• Data records:
_ _ _ _

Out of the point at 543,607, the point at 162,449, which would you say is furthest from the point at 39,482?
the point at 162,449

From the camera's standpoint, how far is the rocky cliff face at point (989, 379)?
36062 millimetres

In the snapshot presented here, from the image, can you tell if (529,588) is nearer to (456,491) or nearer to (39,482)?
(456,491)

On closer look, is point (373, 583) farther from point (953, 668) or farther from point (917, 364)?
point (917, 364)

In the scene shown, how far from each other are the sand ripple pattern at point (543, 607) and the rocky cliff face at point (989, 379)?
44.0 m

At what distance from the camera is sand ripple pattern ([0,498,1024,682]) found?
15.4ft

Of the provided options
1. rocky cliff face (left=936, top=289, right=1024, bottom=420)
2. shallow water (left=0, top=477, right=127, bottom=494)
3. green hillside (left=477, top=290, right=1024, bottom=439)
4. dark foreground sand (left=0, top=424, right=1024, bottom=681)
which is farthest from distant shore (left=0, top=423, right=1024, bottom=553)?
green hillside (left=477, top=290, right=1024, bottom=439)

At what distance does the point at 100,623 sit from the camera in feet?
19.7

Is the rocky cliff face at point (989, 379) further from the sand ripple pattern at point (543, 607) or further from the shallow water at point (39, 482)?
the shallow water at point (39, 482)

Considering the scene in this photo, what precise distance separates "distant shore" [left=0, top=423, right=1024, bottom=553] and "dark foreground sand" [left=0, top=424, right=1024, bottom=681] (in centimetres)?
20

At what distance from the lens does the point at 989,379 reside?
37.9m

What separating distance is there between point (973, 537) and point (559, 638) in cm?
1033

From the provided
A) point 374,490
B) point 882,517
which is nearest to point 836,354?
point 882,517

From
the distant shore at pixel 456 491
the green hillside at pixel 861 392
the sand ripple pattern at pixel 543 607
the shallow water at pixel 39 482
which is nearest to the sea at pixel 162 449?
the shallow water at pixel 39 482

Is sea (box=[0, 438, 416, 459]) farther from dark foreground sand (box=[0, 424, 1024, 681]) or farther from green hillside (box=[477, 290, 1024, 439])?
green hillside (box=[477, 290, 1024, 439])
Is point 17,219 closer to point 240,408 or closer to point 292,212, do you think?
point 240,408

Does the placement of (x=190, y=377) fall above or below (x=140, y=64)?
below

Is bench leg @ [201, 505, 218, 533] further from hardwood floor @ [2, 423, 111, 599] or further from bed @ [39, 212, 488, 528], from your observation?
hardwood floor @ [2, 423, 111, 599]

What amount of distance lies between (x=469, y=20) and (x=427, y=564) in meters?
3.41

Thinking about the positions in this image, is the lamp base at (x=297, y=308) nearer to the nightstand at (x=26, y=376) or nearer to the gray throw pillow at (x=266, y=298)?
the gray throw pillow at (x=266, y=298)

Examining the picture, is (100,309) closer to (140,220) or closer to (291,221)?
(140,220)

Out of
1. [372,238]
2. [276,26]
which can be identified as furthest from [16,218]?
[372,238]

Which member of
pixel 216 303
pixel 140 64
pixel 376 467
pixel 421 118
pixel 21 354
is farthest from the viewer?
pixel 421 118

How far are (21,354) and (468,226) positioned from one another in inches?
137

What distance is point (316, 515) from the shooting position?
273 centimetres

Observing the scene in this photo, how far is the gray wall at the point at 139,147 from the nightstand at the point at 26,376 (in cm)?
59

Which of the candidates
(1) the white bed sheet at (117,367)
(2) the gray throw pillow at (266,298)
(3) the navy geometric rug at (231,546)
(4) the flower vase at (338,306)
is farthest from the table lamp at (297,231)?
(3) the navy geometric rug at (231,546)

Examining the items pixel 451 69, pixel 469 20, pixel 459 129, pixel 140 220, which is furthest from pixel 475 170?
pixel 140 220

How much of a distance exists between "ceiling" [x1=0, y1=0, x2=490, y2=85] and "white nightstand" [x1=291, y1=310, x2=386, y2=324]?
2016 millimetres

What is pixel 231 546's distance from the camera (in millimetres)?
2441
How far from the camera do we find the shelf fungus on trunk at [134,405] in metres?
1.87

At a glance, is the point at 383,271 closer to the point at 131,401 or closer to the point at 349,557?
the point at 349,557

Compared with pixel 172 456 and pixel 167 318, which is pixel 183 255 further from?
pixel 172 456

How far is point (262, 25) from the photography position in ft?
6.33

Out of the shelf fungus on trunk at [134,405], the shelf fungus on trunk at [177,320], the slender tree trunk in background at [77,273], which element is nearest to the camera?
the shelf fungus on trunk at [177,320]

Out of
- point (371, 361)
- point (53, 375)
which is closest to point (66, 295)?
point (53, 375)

_ _ _ _

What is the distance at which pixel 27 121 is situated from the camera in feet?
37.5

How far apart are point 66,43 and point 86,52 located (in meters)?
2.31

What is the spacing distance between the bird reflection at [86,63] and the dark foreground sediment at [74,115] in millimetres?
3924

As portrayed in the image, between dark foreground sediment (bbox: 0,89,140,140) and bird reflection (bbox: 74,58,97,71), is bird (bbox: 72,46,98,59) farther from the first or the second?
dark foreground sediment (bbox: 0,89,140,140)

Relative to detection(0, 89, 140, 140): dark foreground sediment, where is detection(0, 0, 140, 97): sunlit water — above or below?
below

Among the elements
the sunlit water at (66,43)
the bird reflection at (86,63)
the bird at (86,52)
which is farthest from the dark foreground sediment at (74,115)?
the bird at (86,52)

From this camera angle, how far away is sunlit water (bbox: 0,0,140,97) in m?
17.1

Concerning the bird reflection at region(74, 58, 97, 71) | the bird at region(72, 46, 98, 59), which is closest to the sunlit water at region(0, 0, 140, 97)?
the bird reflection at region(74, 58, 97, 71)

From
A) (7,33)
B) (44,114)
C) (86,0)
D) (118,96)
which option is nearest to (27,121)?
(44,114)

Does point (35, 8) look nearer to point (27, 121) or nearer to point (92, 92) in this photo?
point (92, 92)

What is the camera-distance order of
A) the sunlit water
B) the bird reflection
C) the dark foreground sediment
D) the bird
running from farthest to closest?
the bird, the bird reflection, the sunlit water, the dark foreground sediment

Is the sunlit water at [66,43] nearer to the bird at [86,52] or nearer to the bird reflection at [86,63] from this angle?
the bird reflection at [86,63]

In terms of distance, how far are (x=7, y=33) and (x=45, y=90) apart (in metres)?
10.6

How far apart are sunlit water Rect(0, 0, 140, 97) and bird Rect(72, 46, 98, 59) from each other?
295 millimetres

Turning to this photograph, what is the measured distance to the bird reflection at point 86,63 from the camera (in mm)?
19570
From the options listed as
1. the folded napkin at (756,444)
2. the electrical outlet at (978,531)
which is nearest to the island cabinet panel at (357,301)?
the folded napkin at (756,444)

_ _ _ _

• What is needed:
State how many lines of the data above contain the string "ripple". Give only the number.

• Solution:
4